This paper was prepared for the AEI "Common Core Meets the Reform Agenda" Conference, March 25, 2013.
The Common Core State Standards initiative represents not only an unprecedented collaboration between the National Governors Association (NGA), the Council of Chief State School Officers (CCSSO), and 46 states to create common standards in English and mathematics; it also represents an intriguing experiment in federalism. With virtually every state in the union an adopter and strong supporters on both sides of the aisle, the Common Core has an air of inevitability that few reforms can tout, especially in the contemporary political environment.

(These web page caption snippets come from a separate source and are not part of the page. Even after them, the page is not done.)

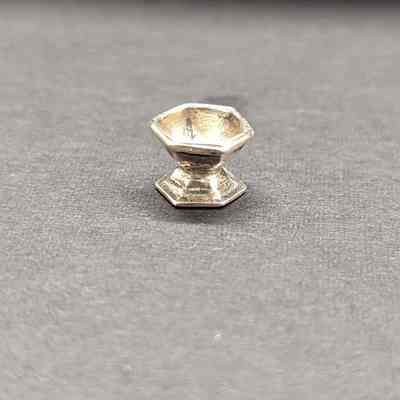 Miniature: Miniature: Master salt or Sherbert dish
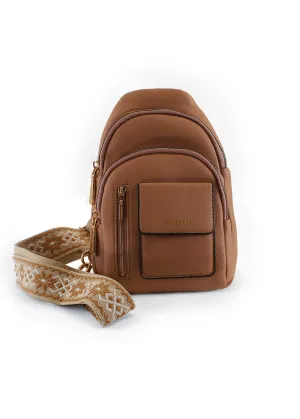Imported Premium Leather Sidebag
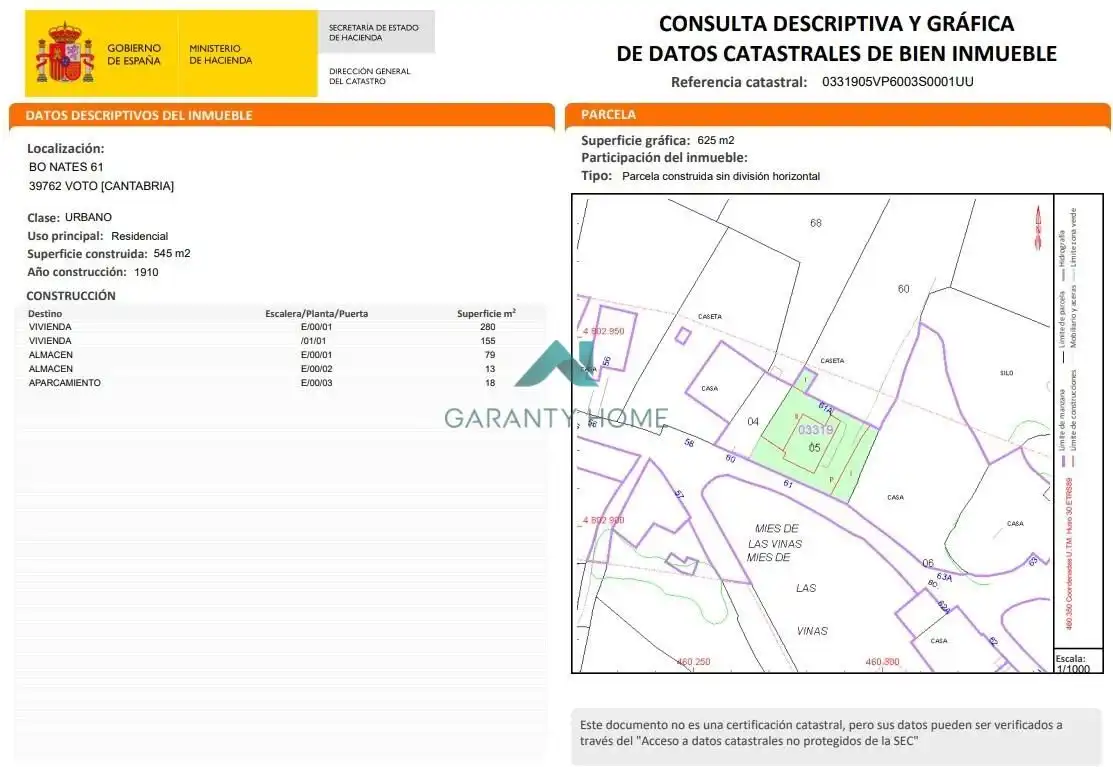 Casa rústica amb jardí en venda a NATES, imagen 38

Yet, the initiative also faces significant challenges as it moves beyond adoption. The commitment of fractured state legislatures, interest groups, and other stakeholders will be tested as the rhetoric of high standards meets the realities of implementation. Implementation will demand new investments in curriculum, tests, technology, professional development, and other instructional supports at a time of profound fiscal constraint. It will require potentially messy reforms to accountability systems that may anger students, parents, and other stakeholders, as schools that thought they were performing well fare poorly on new tests, and new cut points exacerbate the appearance of already wide achievement gaps among student subgroups. And, this will all unfold at a time when issues of federalism and the relative roles of the state and federal government have reemerged as central debates in education reform conversations. Navigating this terrain is possible, but it won’t be easy.